Ze gaan naar een oom in Bersaba. ‘Nee, we zijn net voorbij Lelydorp’, zegt pa. ‘Hier zijn we nog in het district Wanica. We gaan naar Para.
Straks zal je het bord wel zien.’ Na drie kwartier slaat hij rechtsaf.
Luid toeterend rijdt hij de straat waar zijn broer woont in.
Oom Rasta, tante Jo, neefjes en nichtjes staan bij de poort.
‘Welkom, welkom! We zijn zo blij dat jullie er zijn. We gaan het gezellig met elkaar maken’, roept oom. Met z'n allen halen ze de bagage uit de auto.
De grote mensen gaan op het balkon zitten. Oom Rasta snijdt een meloen open. Ieder krijgt een stuk. De vrucht is mooi rood en smaakt heerlijk.
De kinderen lopen naar het afdak op het erf. Lucy wil gaan zwemmen.
Pa heeft gezegd dat ze dat morgen nog de hele dag kan doen. Er loopt een brug over de kreek naar het bos. ‘Laten we awara's gaan zoeken’, stelt neef Quincy voor. Ze gaan over de brug. Er is een smal pad. Het ruikt naar bos.
Een geur van nat hout vermengd met de geur van bladeren. Bij elke stap hoor je dorre takken kraken.
‘Zijn er slangen in het bos?’, vraagt Xavier.
‘Ja, heel veel’, zegt Michel. ‘Maar ik heb een stok. ‘Als ik een slang zie, dan sla ik hem dood’, zegt hij stoer.

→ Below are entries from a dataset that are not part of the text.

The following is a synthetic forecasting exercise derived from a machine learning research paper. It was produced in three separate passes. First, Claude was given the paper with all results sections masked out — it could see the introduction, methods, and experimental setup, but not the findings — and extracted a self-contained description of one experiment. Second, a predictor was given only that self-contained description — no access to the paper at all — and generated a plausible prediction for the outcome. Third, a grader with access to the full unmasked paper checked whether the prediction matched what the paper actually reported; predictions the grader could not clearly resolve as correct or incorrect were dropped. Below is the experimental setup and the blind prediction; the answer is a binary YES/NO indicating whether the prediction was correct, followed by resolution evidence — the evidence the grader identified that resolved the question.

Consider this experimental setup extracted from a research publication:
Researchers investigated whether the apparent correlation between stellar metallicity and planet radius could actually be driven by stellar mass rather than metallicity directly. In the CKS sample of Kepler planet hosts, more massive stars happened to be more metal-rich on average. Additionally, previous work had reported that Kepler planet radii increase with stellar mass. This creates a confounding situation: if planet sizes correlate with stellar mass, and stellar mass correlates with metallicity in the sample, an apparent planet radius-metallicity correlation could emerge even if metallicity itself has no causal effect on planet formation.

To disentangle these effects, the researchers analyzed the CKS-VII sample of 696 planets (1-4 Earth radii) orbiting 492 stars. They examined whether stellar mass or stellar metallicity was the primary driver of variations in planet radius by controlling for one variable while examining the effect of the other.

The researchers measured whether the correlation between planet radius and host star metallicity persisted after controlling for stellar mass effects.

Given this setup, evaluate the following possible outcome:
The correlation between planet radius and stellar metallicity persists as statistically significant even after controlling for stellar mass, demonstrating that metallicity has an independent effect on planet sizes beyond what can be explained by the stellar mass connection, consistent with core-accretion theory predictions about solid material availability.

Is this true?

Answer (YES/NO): NO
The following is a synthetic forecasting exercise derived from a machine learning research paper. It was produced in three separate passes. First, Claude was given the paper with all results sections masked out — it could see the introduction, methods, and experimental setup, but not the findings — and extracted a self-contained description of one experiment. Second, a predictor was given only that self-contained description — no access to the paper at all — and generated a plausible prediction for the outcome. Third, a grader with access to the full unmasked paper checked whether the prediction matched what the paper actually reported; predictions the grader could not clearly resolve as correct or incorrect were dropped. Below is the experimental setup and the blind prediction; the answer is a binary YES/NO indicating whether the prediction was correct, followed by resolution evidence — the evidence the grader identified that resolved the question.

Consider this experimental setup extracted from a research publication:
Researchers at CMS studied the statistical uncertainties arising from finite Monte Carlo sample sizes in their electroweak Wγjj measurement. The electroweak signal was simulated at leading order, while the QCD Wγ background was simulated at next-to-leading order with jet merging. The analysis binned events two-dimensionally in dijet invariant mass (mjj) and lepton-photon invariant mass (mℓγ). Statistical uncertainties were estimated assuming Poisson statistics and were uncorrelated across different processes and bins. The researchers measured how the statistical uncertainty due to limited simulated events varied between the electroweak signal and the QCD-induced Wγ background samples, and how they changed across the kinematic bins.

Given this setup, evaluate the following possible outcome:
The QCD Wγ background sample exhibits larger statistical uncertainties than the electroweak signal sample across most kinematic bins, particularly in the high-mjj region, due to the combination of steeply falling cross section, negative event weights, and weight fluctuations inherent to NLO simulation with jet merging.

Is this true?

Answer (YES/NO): NO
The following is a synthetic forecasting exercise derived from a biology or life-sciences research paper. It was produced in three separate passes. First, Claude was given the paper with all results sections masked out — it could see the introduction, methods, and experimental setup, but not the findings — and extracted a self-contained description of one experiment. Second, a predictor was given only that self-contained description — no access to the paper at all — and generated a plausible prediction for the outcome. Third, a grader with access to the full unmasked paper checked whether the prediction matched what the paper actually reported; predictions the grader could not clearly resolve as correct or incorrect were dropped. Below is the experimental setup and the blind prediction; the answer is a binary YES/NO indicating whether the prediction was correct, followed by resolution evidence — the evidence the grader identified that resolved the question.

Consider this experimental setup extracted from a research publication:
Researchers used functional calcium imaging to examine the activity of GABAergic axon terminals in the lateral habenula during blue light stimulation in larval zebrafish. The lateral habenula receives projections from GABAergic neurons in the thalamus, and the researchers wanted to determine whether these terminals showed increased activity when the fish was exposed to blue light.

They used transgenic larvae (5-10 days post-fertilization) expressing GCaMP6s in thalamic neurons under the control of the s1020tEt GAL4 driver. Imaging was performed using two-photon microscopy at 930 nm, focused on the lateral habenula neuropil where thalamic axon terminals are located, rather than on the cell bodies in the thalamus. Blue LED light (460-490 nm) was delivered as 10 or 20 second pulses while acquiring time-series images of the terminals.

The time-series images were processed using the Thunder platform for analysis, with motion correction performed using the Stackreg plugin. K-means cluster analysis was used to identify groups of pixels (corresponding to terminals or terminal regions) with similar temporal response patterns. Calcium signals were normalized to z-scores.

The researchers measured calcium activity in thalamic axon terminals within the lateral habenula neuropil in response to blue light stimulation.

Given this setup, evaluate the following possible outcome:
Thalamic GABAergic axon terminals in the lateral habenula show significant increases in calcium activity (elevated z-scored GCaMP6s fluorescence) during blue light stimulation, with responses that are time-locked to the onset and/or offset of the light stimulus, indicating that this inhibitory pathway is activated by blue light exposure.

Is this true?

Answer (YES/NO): YES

‘Kijk awara's’, roept nicht Chantal. Ze gaan van het pad af om de vruchtjes op te rapen. ‘Au, au, iets bijt me.’ Met een pijnlijk gezicht grijpt Xavier naar zijn voet. Michel snelt hem te hulp. ‘Was dat een slang?’, vraagt Quincy.
‘Nee man. Kijk, het is een grote, zwarte mier.’ Ze lachen om de aanstellerij van Xavier. Met een zak vol vruchten gaan ze weer naar huis.